The Center for Effective Philanthropy, based in Cambridge, Massachusetts, received completed surveys from 504 recipients of Hewlett grants in 2005 — a 69 percent response rate — on a broad range of topics. Individual recipients remained anonymous. This is the second time the Foundation has commissioned the survey, the first time being in 2003.

The Foundation received encouragement is some areas, and candid critique in others, Brest said. Its grantees rated it higher than average for large, private foundations on several important measures. That group included fifteen comparably sized foundations that, like Hewlett, have a national or international focus. Hewlett was rated above average in three key areas:
-Impact on the grantees’ fields
-Influence on public policy
-Ability to advance knowledge in the fields where it makes grants

Nevertheless, Brest says he is concerned that grantees reported a significant drop in how they rated the Foundation with respect to its evaluations of them and the reports it requires of them, even though the drop still gave it an average rating.

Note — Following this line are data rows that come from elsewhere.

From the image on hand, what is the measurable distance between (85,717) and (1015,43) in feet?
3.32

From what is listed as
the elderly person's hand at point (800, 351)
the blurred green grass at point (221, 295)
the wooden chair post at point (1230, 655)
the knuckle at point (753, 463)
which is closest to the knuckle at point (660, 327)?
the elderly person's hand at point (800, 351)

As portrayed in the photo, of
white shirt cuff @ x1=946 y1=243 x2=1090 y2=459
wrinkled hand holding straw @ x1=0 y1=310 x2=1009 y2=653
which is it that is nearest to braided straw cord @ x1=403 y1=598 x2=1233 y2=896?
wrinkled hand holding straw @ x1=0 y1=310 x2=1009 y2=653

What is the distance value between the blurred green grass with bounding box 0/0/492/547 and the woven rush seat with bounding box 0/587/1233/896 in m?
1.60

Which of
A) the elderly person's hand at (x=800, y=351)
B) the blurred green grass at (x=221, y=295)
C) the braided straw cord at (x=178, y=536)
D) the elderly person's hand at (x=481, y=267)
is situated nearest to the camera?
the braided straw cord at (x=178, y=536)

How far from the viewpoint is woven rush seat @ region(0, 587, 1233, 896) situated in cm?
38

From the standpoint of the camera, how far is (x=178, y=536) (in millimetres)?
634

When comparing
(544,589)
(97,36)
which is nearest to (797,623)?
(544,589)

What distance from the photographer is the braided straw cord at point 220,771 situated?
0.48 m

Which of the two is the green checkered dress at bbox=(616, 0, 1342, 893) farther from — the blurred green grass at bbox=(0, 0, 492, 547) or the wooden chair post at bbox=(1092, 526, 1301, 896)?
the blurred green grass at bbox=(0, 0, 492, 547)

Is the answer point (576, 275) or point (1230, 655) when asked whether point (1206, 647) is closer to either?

“In light of the grantees’ opinion that our staff sometimes seems pressed for time-a view shared internally as well-it is noteworthy that grantees whose program officers did discuss the results of reports and evaluations with them rated the process as far more helpful than those who did not,” he observed.

“We believe a relatively small staff contributes to collegiality and reduces bureaucracy,” he said, “but we’re reviewing needs to ensure that the size our staff is appropriate for its workload.”

He adds that insights gleaned from the survey will inform a just-begun yearlong project to streamline the foundation’s grants process, including simplifying the application without sacrificing its strategic value.